EXERCISE DETAILS
Rename "green cactus pad" to "prickly pear pad" everywhere it appears in the material below, and reproduce the material with no other changes.

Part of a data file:

* * * * * * * * *

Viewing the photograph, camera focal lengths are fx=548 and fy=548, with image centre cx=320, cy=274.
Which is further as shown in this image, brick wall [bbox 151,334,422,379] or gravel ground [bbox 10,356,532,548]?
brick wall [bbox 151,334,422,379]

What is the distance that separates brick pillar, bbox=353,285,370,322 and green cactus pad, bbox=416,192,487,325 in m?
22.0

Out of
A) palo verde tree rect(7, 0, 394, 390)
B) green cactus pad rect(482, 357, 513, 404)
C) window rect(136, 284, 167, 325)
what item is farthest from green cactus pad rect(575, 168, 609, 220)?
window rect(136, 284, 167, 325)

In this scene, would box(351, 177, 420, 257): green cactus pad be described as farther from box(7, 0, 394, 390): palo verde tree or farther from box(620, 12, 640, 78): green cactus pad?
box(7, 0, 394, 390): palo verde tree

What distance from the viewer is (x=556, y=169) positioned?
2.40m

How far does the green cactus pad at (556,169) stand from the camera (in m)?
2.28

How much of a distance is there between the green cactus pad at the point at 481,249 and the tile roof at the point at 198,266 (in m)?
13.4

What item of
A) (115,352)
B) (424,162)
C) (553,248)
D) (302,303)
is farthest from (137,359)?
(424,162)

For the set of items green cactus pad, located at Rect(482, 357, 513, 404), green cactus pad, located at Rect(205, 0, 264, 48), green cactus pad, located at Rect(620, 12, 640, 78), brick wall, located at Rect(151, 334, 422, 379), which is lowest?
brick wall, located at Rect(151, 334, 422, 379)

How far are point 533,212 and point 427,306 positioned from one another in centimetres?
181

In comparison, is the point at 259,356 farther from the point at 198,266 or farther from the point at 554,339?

* * * * * * * * *

EXPECTED OUTPUT
Viewing the photograph, camera focal lengths are fx=548 and fy=548, with image centre cx=320, cy=274.
Which is further as shown in this image, brick wall [bbox 151,334,422,379] or gravel ground [bbox 10,356,532,548]?
brick wall [bbox 151,334,422,379]

What is the distance that separates brick pillar, bbox=353,285,370,322 and prickly pear pad, bbox=416,192,487,325 in m?
22.0

Out of
A) palo verde tree rect(7, 0, 394, 390)
B) prickly pear pad rect(482, 357, 513, 404)
C) window rect(136, 284, 167, 325)
what item is farthest from prickly pear pad rect(575, 168, 609, 220)?
window rect(136, 284, 167, 325)

In this scene, would box(351, 177, 420, 257): prickly pear pad be described as farther from box(7, 0, 394, 390): palo verde tree or farther from box(620, 12, 640, 78): prickly pear pad?
box(7, 0, 394, 390): palo verde tree

What distance from the viewer is (x=556, y=169) positioned?
2.40m

How far does the prickly pear pad at (556,169) stand from the camera (in m)?
2.28

How much of a distance is there between the prickly pear pad at the point at 481,249 and the tile roof at the point at 198,266 (in m)?
13.4

What item of
A) (115,352)
B) (424,162)
C) (553,248)
D) (302,303)
is farthest from (137,359)?
(424,162)

For the set of items prickly pear pad, located at Rect(482, 357, 513, 404), prickly pear pad, located at Rect(205, 0, 264, 48), prickly pear pad, located at Rect(620, 12, 640, 78), brick wall, located at Rect(151, 334, 422, 379), which is lowest?
brick wall, located at Rect(151, 334, 422, 379)

How far are point 533,212 and point 427,306 positioned from one another in centimetres?
181

In comparison, is the point at 259,356 farther from the point at 198,266 or farther from the point at 554,339?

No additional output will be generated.